Notification

×

Iklan

Iklan

Indeks Berita

Generasi Rawan Mengalami Brain Rot

Selasa, 07 Januari 2025 | 11:50 WIB Last Updated 2025-01-07T04:50:57Z
TintaSiyasi.id -- Terkait Fenomena brain rot, Pengamat Sosial dan Politik Ustaz Iwan Januar, mengatakan semua kalangan generasi ini mau milenial, kolonial (baby boomers) itu semua rawan mengalami brain rot (pembusukan otak).

"Generasi kita ini mau milenial, kolonial (baby boomers) itu semua rawan mengalami brain rot (pembusukan otak)," ungkapnya di kanal YouTube Khilafah News, Senin (30/12/2024), Brain Rot Kecanduan Konten Receh, Kamu Termasuk.

## Petunjuk Tugas
Salin dengan tepat bagian teks tentang brain rot di atas, dimulai dari "Notification" dan terus sampai "rot (pembusukan otak).". Catatan di bawah ini tidak diperlukan.

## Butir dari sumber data
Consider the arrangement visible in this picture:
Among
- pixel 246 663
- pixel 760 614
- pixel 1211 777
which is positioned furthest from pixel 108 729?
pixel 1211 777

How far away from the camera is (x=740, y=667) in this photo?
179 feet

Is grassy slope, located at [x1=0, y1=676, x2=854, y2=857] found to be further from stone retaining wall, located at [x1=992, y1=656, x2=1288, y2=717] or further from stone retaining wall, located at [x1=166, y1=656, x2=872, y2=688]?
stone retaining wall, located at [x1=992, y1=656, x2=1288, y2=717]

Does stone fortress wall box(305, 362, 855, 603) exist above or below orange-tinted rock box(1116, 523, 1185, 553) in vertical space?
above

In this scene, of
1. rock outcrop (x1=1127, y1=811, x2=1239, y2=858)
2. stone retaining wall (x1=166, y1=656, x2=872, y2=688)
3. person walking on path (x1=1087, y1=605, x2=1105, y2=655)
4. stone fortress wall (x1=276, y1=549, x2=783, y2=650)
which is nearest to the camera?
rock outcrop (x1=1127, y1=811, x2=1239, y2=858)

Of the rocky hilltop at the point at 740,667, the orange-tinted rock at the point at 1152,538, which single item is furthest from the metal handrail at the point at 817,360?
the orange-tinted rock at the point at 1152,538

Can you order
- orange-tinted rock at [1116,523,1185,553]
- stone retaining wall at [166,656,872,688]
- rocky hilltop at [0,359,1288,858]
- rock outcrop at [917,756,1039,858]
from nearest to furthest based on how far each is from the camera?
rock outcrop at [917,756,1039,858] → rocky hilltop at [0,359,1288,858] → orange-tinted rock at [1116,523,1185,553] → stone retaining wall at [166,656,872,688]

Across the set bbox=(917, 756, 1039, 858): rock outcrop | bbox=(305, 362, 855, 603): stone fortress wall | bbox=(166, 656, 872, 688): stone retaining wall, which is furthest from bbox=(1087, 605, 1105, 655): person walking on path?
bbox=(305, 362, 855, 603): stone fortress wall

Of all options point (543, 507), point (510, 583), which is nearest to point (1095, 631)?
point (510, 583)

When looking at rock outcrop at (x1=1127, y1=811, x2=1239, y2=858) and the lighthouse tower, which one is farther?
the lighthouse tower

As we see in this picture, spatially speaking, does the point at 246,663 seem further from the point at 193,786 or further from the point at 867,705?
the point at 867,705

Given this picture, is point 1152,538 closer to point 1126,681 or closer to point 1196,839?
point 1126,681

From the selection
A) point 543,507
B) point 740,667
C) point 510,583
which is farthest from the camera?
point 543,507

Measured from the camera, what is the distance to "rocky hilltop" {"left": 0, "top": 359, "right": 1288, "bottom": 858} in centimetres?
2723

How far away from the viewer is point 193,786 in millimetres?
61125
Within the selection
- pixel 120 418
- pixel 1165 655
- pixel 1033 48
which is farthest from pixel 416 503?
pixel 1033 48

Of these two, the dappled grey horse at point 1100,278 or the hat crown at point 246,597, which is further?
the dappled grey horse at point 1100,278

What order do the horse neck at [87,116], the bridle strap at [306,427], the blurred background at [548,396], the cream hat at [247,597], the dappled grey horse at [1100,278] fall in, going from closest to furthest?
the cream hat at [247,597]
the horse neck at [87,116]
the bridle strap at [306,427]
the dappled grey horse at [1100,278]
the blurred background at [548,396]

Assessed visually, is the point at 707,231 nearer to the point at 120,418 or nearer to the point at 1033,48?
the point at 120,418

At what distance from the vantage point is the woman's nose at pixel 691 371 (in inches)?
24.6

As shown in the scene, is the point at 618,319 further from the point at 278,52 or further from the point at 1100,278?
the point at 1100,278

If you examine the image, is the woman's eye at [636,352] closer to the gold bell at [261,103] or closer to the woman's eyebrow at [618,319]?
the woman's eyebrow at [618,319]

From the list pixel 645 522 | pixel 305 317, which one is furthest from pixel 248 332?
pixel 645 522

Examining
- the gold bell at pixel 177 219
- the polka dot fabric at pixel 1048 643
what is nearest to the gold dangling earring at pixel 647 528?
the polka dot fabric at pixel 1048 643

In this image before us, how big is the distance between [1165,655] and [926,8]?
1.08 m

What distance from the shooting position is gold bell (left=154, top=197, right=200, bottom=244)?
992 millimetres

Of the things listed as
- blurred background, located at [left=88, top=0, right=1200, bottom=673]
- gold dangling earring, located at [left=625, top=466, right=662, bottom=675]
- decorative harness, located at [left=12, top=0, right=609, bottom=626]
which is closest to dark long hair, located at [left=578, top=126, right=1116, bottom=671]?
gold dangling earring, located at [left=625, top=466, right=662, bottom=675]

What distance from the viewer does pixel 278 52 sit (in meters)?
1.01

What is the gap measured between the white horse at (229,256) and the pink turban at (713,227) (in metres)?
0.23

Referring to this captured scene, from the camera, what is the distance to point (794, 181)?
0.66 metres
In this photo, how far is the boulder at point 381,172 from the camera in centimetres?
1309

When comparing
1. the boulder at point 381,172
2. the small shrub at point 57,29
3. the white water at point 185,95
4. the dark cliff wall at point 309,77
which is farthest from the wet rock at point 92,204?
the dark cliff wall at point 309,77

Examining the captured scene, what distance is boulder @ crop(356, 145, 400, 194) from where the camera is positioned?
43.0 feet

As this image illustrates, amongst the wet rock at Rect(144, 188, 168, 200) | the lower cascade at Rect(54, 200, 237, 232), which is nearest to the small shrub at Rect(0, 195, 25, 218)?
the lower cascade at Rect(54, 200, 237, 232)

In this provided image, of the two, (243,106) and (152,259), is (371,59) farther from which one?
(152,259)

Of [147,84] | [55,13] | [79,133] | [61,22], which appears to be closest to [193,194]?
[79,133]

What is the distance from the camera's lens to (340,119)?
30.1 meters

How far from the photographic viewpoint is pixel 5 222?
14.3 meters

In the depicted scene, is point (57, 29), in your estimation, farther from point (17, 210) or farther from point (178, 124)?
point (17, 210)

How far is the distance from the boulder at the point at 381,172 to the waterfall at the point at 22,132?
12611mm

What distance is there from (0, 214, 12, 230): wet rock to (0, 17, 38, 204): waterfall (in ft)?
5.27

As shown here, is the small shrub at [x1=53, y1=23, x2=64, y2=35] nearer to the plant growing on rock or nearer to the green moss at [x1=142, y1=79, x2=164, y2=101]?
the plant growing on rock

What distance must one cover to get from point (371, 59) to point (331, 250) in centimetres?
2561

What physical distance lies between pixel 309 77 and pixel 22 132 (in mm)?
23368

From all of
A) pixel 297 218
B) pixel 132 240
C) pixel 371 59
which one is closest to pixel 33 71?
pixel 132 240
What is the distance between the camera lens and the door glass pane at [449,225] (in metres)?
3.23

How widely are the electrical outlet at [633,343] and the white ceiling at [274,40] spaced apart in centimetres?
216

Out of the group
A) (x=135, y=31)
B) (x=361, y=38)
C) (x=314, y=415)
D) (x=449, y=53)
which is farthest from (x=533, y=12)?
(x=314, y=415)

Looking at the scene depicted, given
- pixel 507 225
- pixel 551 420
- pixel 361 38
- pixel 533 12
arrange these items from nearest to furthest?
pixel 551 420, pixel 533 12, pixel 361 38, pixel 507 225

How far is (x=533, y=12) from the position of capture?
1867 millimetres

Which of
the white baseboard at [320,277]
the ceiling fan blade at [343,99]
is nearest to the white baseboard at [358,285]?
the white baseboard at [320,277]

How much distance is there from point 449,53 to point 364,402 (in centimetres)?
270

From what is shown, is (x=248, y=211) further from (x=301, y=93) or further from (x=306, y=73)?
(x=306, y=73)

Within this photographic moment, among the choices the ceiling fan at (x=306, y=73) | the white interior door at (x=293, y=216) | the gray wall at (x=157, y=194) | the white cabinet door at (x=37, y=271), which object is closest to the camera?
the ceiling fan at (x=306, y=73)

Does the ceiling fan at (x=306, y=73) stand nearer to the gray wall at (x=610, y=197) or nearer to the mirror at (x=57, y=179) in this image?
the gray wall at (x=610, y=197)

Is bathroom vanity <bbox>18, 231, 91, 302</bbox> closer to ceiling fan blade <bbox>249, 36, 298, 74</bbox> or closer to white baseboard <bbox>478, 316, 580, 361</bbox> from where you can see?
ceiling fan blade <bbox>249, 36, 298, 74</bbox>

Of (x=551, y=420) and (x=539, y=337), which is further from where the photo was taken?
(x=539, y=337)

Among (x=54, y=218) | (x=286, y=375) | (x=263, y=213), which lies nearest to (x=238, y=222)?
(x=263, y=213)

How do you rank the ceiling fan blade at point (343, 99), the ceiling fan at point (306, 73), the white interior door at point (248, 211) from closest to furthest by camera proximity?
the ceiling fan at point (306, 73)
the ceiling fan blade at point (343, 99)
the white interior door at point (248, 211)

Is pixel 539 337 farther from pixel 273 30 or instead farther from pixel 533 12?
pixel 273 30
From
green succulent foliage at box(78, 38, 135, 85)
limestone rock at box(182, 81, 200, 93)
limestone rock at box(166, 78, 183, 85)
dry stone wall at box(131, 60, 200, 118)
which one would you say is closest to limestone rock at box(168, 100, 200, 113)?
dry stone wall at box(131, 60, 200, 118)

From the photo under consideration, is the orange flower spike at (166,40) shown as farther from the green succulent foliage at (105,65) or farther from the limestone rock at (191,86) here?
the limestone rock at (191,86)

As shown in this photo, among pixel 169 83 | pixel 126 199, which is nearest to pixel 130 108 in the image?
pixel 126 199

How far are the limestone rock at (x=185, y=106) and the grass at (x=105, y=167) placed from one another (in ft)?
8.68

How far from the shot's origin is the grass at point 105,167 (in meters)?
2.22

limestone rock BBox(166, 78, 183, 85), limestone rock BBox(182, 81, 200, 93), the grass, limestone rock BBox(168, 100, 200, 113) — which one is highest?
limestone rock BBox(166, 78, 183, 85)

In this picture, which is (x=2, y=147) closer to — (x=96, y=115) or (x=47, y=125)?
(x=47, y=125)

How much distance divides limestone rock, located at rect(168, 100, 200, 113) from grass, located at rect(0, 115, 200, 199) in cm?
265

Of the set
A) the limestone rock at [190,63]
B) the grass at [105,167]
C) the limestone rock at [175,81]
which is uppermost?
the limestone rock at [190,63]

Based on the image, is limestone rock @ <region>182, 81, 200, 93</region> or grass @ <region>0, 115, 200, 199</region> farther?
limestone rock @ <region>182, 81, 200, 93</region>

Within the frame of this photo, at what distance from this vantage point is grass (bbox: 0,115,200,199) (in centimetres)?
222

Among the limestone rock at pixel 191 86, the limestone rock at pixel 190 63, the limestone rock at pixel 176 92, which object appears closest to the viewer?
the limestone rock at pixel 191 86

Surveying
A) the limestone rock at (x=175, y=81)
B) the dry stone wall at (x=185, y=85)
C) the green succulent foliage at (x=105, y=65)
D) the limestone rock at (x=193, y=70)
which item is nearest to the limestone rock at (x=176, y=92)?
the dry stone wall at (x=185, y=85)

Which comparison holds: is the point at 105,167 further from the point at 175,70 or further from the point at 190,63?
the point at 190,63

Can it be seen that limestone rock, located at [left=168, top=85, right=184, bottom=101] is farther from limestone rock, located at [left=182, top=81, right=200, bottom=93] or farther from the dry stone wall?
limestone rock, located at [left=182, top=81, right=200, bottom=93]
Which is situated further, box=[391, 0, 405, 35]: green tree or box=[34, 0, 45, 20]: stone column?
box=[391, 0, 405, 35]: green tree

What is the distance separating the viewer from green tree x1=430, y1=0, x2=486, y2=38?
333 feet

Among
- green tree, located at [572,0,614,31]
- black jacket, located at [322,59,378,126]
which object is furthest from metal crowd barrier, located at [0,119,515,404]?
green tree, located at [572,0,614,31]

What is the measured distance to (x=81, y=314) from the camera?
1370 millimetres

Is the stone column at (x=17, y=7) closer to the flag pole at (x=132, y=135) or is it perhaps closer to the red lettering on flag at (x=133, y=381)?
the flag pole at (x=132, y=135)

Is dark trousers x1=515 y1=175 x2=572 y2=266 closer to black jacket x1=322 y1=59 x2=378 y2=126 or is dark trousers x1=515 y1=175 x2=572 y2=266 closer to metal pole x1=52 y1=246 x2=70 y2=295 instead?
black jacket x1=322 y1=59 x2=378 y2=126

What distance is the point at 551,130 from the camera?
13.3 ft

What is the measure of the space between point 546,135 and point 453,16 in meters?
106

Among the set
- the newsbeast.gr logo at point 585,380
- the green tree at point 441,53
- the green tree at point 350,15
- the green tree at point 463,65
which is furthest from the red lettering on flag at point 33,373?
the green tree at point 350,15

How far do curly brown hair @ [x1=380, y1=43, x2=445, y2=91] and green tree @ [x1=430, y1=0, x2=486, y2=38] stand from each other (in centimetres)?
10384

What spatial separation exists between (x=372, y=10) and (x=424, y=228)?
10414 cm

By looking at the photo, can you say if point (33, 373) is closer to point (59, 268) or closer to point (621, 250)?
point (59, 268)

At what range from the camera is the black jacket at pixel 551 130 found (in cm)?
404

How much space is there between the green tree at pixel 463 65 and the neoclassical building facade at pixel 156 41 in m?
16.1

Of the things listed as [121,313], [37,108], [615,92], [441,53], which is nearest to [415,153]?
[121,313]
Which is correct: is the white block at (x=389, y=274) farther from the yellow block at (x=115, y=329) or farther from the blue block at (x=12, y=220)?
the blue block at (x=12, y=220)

## Penyelesaian Soal
Notification

×

Iklan

Iklan

Indeks Berita

Generasi Rawan Mengalami Brain Rot

Selasa, 07 Januari 2025 | 11:50 WIB Last Updated 2025-01-07T04:50:57Z
TintaSiyasi.id -- Terkait Fenomena brain rot, Pengamat Sosial dan Politik Ustaz Iwan Januar, mengatakan semua kalangan generasi ini mau milenial, kolonial (baby boomers) itu semua rawan mengalami brain rot (pembusukan otak).